La sensibilité aux catégories esthétiques

Mais artistes et amateurs ne se refuseraient-ils pas quelquefois à certaines catégories esthétiques ? On peut se demander si ces catégories ne poseraient pas encore des conditions, non plus à leur existence, mais à leur reconnaissance par l'homme ; si elles n'auraient pas des exigences non plus vis-à-vis de l'œuvre, mais vis-à-vis des créateurs et du public, pour pouvoir en être senties, comprises ou goûtées.

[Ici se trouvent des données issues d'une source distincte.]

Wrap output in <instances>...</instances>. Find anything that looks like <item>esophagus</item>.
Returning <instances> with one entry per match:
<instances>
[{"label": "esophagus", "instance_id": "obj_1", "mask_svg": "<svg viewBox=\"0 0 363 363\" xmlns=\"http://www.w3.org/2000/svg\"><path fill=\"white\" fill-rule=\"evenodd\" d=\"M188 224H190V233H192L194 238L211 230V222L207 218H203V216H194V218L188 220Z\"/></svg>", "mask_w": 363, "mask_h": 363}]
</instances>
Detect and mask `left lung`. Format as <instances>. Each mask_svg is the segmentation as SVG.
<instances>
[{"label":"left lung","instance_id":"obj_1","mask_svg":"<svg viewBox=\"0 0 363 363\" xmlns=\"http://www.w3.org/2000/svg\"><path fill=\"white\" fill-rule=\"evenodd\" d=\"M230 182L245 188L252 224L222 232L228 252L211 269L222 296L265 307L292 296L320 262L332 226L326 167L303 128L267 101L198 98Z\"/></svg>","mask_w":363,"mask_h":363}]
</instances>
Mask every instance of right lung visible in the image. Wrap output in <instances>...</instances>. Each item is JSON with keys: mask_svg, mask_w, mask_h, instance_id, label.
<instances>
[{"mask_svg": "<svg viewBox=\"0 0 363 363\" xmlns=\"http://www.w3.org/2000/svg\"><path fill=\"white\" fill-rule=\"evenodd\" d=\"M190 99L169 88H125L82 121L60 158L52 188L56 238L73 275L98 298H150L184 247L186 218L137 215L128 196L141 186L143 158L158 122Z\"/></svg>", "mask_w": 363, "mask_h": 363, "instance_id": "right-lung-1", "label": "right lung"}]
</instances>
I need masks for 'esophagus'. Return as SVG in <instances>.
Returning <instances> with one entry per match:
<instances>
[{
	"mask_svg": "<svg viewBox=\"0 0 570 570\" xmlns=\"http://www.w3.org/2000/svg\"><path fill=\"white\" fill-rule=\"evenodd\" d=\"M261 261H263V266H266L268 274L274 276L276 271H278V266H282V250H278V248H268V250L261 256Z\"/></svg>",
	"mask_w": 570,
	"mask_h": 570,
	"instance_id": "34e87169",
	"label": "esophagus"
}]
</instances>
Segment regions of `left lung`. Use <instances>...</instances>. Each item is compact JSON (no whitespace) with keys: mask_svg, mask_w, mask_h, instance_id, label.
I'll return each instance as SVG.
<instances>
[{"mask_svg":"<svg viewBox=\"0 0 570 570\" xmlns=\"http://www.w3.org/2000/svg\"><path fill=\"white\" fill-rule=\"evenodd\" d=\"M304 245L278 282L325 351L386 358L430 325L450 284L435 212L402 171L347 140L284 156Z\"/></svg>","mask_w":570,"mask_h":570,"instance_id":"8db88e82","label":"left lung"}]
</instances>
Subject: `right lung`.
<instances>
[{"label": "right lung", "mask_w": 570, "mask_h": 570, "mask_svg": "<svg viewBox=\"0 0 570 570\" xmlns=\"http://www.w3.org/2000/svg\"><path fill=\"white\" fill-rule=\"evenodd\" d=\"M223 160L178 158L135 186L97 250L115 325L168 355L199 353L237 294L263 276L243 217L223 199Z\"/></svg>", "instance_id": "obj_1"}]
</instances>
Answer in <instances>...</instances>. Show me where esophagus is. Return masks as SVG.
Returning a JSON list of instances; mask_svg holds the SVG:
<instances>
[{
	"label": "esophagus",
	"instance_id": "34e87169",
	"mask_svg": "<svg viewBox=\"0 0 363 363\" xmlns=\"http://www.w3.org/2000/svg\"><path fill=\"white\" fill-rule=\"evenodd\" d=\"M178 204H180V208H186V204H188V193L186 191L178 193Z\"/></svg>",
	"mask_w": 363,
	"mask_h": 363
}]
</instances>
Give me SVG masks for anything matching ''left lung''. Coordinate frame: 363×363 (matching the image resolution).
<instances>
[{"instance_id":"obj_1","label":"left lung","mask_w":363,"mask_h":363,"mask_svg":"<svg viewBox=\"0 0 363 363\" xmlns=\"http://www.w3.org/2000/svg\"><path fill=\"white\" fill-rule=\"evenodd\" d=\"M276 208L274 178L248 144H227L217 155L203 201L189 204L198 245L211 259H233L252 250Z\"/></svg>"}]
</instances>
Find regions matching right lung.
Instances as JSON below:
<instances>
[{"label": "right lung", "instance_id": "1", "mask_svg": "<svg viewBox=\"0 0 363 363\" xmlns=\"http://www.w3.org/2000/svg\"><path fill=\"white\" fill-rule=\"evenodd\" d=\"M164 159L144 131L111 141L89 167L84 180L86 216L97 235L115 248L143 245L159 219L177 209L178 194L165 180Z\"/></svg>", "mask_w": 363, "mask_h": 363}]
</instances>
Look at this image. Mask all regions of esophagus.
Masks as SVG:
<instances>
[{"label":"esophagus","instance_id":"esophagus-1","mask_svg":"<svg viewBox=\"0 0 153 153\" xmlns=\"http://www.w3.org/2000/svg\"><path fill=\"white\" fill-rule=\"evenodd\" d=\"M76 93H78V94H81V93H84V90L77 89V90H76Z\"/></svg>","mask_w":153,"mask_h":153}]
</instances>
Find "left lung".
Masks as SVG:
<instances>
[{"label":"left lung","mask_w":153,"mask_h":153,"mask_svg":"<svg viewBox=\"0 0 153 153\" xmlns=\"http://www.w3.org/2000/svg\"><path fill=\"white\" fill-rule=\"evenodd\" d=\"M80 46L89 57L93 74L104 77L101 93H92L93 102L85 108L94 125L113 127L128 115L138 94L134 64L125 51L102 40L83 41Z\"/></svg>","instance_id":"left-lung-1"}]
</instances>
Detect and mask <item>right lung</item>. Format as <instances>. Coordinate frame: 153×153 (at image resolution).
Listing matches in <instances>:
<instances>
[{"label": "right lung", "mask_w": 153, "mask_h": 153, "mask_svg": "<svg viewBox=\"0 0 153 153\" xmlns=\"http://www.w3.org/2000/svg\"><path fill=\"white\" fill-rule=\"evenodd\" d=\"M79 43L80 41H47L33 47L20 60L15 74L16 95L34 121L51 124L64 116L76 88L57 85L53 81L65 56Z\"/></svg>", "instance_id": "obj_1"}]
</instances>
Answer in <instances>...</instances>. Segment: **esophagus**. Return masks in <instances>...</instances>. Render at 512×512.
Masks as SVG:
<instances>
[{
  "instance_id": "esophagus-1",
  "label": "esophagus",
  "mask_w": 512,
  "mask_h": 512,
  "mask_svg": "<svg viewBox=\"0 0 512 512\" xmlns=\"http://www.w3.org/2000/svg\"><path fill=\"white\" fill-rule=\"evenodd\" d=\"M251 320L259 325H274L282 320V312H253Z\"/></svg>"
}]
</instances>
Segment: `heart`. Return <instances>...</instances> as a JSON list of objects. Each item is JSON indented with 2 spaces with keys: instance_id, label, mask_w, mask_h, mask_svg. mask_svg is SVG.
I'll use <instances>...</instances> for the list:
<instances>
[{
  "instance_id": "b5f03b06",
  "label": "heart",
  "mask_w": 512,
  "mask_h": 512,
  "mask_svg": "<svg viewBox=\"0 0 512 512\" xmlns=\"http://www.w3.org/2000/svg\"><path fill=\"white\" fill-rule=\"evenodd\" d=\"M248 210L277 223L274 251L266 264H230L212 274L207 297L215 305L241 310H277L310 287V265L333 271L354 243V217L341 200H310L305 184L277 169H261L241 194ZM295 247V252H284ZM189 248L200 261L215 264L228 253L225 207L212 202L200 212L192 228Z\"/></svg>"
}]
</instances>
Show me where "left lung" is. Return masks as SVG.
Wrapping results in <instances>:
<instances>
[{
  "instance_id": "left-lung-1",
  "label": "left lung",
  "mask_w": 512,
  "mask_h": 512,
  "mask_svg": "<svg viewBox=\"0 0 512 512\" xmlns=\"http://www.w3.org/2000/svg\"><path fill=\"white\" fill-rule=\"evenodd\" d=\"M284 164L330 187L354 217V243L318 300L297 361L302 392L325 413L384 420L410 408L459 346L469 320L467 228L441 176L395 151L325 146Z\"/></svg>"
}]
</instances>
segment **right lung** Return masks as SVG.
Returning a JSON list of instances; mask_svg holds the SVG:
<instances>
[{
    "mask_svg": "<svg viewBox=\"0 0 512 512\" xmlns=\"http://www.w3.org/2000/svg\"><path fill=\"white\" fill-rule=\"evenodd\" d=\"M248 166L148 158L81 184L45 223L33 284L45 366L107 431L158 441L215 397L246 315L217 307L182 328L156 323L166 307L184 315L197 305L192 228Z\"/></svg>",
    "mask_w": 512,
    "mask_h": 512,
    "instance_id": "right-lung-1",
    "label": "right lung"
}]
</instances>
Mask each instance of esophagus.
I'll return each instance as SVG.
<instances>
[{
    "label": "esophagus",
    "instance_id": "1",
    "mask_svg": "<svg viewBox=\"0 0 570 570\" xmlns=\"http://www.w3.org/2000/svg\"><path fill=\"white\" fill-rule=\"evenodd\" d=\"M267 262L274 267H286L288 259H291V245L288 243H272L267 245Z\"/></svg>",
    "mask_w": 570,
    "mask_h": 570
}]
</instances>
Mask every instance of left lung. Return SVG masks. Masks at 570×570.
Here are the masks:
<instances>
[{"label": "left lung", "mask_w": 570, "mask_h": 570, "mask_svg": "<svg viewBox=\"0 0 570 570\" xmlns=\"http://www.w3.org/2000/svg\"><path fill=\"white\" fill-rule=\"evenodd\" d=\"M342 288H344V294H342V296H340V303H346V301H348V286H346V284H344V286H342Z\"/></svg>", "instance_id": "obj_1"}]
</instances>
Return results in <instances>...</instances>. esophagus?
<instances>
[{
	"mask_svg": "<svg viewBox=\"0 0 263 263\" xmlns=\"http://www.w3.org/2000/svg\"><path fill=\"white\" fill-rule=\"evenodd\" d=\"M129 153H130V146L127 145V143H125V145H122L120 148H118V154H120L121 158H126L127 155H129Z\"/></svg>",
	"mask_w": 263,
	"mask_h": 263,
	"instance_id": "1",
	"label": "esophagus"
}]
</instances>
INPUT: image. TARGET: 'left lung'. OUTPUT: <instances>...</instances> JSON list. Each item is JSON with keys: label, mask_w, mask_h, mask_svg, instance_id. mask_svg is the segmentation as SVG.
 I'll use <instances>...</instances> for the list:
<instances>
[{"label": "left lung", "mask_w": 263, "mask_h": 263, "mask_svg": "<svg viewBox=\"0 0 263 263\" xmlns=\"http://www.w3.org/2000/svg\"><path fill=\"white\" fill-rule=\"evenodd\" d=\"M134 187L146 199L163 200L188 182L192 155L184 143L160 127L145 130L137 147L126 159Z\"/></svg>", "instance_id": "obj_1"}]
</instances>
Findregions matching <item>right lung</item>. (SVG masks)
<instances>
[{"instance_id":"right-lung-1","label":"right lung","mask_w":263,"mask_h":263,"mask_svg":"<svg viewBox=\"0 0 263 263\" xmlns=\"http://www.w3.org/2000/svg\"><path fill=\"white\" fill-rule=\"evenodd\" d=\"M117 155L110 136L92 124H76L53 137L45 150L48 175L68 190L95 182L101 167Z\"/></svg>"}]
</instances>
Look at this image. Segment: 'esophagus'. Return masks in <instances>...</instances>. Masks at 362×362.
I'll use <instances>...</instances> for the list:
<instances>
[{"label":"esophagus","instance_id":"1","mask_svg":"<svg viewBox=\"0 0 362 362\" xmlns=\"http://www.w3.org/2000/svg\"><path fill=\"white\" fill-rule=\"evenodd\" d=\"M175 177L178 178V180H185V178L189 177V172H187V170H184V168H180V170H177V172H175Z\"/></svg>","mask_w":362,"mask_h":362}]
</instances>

Les conditions caractérologiques

De nombreuses études ont bien été faites, qui, partant de ce donné que sont les œuvres ou de cet autre donné que sont les documents et témoignages permettant de connaître la personnalité de tel ou tel artiste, ont cherché le rapport entre ce qu'ils ont été et ce qu'ils ont fait (ou n'ont pas fait) ; car ce n'est point par un simple hasard que celui-ci ou celui-là a cultivé le fantastique, ou l'épique, ou le satirique, ou le comique, ou y est resté réfractaire. On a pris aussi le problème sous un aspect collectif, remarquant que les grands mouvements artistiques ou littéraires ont été souvent marqués par la présence de plusieurs créateurs ayant des manières de penser ou de sentir assez analogues. Mais il y a encore tout un champ d'étude ouvert pour une recherche en sens inverse, partant de la notion de catégorie esthétique : étant donné telle catégorie esthétique, quels sont les esprits capables de la mettre en œuvre ou de l'apprécier ?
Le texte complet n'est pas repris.